■ **Texto de leitura**
Nas primeiras cenas do longa, vemos o pai de Lily negociando com um político que protege o seu estabelecimento ilegal em troca de favores. O público é levado a concluir, pelo quadro seguinte, a verdadeira intenção do homem. Lily é deixada sozinha com o político corrupto e recusa os seus avanços, até que ele se torna violento e, como ponto de virada, ela o ataca com uma garrafa de vidro. A cena se encerra com o homem saindo do bar, ensanguentado. Agora, a mulher não só tinha liberdade e desejos sexuais, mas também o direito de escolher, como bem entender, seu parceiro ou sua parceira.

imagem 2025 03 25 125808708

Lily usa da suposta “fraqueza” masculina para ascender profissionalmente, sem nenhuma vergonha de explorar a sua sexualidade para alcançar os seus objetivos pessoais. Essa também era uma característica muito explorada durante esse período do cinema americano, além de outros aspectos de natureza dúbia, principalmente em relação ao caráter das personagens – resultando, assim, em criações tridimensionais. 

Ainda em 1929, Shearer causou um choque na estreia do filme ‘The Trial of Mary Dugan’. Aqui, a atriz interpreta uma dançarina da Broadway, cortejada por vários homens, acusada de homicídio. Mesmo assim, o filme espera que o público se identifique com a personagem, usando de recursos básicos da narrativa para que todos possam torcer pela vida de Mary (Shearer). Assim como outros filmes dessa era, ‘The Trial of Mary Dugan’ ousou desafiar a cultura americana, principalmente em relação ao papel social dos gêneros. Ao invés de refletir a moral pregada pela sociedade, esses filmes incitavam o público a repensar os valores sociais e políticos – e a moral pré-direcionada do que era considerado “bom” ou “ruim”.

■ **Dados fornecidos**
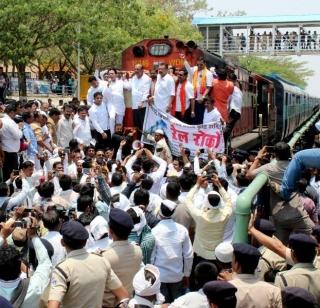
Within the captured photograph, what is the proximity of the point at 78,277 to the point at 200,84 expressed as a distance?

■ **O que fazer**
a - De acordo com o texto de leitura, com que objeto Lily ataca o político corrupto?
b - Liste todas as características que o texto de leitura atribui à personagem de Shearer em ‘The Trial of Mary Dugan’.
c - Redigite, do texto de leitura, o trecho que abre com as palavras que contêm "imagem 2025 03" e fecha com "em criações tridimensionais.".

■ **Exercício resolvido**
a - Com uma garrafa de vidro.

b -
- dançarina da Broadway
- cortejada por vários homens
- acusada de homicídio

c -
imagem 2025 03 25 125808708

Lily usa da suposta “fraqueza” masculina para ascender profissionalmente, sem nenhuma vergonha de explorar a sua sexualidade para alcançar os seus objetivos pessoais. Essa também era uma característica muito explorada durante esse período do cinema americano, além de outros aspectos de natureza dúbia, principalmente em relação ao caráter das personagens – resultando, assim, em criações tridimensionais.